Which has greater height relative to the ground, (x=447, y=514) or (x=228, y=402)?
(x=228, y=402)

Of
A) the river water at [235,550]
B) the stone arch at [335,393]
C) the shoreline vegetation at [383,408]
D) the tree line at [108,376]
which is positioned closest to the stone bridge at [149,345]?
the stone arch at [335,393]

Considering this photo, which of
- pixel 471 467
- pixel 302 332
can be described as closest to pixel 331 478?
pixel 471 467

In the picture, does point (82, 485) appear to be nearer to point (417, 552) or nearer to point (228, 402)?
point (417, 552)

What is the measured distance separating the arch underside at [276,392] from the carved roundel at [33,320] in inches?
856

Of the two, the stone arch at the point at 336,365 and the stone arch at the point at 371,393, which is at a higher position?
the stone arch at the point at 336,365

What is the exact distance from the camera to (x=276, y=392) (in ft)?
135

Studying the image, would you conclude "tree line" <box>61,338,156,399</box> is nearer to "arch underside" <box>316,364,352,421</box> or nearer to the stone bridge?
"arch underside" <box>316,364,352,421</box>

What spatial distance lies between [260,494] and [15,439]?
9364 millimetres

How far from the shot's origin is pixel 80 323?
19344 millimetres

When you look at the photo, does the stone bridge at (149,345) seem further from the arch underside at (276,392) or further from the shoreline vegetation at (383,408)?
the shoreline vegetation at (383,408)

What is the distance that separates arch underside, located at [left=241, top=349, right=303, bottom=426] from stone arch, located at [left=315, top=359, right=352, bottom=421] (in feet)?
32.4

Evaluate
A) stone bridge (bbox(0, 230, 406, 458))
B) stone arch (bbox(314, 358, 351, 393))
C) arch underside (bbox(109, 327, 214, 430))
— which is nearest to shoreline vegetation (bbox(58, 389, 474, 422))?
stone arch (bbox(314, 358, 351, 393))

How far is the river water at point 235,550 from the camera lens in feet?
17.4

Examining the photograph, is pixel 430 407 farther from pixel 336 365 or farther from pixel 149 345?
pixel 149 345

********************

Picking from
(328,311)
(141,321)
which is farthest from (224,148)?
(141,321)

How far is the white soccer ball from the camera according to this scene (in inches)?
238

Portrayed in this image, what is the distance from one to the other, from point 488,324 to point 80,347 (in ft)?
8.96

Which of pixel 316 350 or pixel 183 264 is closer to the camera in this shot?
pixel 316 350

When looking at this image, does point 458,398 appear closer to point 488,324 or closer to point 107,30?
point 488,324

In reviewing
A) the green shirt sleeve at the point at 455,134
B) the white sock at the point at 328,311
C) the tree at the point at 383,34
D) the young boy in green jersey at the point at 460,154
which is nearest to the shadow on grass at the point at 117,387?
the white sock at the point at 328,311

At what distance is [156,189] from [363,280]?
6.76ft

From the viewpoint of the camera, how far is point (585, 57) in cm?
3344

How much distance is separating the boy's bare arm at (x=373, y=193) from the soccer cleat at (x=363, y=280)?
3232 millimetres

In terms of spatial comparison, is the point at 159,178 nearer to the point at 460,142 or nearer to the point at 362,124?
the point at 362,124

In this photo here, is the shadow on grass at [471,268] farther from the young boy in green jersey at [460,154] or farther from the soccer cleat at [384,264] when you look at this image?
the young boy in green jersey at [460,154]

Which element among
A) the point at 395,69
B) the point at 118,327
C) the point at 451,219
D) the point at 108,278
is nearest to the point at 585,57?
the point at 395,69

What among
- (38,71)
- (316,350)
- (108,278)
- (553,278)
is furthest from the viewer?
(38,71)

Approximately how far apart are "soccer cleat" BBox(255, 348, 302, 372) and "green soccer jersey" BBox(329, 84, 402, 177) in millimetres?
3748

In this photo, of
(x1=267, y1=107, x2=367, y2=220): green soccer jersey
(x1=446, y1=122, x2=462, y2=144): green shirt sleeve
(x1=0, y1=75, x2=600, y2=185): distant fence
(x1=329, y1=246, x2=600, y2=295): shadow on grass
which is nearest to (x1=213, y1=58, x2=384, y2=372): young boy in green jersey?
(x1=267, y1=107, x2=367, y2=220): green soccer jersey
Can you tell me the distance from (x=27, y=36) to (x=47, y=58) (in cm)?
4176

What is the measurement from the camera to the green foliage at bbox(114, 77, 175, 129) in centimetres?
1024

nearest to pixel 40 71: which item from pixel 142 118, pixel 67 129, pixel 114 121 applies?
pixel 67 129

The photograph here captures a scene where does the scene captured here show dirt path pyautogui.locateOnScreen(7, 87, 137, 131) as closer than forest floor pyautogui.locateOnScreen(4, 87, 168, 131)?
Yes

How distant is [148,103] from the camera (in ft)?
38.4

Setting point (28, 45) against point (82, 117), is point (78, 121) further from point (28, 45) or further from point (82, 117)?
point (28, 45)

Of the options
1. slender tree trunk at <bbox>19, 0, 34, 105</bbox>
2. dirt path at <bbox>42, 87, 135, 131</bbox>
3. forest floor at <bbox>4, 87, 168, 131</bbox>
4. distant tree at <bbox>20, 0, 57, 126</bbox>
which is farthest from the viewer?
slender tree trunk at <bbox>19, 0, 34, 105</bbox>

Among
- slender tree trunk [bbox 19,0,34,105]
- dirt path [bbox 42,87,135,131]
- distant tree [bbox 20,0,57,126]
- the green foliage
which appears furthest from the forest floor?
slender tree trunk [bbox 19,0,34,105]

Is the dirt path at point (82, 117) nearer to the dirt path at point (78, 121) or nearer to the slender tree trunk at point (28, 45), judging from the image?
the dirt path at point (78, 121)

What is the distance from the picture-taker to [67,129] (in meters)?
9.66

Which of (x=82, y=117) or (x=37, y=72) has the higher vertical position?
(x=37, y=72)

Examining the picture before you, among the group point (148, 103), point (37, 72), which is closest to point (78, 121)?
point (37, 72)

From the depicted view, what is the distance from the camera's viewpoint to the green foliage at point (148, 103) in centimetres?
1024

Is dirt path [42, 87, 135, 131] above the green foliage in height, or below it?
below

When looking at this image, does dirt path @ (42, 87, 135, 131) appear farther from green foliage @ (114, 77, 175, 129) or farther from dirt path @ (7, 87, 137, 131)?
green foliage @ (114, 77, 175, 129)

********************

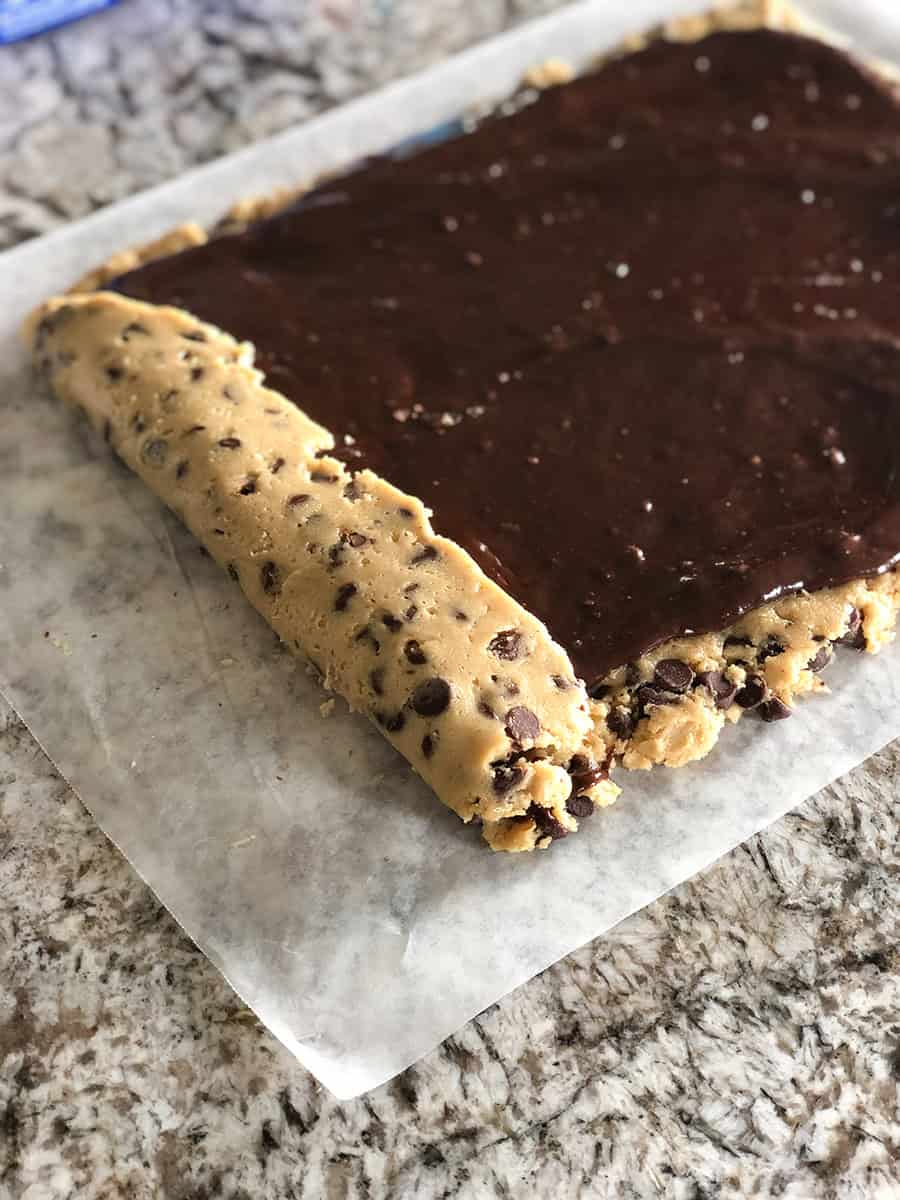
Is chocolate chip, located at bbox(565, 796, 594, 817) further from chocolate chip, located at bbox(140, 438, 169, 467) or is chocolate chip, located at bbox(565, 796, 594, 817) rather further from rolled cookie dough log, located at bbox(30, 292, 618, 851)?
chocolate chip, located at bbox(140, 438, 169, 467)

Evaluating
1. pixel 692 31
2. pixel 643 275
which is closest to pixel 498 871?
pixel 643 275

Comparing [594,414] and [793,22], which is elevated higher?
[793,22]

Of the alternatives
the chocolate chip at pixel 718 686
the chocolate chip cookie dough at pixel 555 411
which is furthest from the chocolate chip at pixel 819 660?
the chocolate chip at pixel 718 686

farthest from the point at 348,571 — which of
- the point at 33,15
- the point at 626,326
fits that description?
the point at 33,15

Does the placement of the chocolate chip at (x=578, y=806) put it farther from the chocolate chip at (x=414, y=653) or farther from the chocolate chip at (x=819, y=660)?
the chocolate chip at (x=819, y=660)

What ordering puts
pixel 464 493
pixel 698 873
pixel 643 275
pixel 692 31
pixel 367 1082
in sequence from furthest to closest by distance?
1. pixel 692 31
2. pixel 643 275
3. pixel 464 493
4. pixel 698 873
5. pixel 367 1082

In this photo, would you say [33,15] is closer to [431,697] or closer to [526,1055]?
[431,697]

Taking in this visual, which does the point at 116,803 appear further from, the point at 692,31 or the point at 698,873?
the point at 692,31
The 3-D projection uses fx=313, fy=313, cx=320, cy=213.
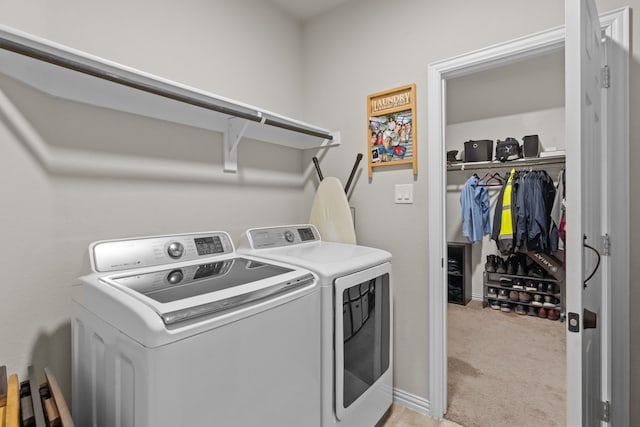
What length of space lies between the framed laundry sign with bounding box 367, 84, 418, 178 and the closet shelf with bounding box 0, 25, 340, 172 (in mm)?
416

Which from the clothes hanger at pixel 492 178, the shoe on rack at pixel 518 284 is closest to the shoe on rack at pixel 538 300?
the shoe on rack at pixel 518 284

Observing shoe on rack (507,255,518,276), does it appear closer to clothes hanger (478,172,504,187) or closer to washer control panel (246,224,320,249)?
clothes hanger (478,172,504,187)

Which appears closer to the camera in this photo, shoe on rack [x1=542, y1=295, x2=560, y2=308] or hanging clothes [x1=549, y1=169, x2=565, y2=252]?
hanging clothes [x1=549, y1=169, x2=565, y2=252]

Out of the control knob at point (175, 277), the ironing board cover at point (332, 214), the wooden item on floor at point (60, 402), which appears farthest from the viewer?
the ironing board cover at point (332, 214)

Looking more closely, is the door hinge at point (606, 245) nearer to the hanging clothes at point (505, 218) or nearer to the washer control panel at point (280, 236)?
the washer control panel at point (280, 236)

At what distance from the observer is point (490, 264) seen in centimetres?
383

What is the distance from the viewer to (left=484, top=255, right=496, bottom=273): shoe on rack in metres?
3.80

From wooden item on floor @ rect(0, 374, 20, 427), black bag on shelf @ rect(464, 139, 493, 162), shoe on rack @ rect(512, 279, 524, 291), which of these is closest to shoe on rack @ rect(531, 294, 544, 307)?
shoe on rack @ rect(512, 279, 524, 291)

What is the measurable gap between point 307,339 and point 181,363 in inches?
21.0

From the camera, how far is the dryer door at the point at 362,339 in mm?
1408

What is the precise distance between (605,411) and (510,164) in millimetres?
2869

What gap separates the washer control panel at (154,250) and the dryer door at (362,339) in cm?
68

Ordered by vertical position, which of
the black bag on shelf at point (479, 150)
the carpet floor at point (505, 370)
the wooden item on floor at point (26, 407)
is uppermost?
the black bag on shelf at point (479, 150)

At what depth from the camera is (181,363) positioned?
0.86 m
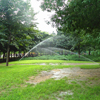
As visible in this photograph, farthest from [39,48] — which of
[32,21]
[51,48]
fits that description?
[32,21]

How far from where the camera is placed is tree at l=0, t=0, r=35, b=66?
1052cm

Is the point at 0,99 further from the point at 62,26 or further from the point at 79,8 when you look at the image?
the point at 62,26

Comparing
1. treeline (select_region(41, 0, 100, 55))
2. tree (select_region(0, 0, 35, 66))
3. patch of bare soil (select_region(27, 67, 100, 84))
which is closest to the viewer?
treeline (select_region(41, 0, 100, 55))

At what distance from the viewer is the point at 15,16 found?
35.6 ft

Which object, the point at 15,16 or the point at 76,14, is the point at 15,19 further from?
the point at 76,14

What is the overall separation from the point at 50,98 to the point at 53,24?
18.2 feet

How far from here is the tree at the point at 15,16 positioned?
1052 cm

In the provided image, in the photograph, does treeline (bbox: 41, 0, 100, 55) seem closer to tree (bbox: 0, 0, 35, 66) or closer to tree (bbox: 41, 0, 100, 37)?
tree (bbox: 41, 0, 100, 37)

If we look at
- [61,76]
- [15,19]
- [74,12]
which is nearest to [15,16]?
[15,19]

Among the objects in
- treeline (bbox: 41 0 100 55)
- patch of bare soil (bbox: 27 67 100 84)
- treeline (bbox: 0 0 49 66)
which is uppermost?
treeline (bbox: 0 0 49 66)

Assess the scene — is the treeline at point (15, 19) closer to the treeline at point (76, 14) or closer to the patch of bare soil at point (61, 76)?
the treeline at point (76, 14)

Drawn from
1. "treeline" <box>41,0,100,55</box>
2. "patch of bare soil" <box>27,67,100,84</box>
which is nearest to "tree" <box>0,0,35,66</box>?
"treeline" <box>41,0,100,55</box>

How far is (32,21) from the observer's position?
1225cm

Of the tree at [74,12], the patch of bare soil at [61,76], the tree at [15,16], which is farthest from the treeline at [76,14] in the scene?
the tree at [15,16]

********************

• SET TASK: Count the lines of the items above that contain the word "white", matching case exactly, and give only that number.

• SOLUTION: 3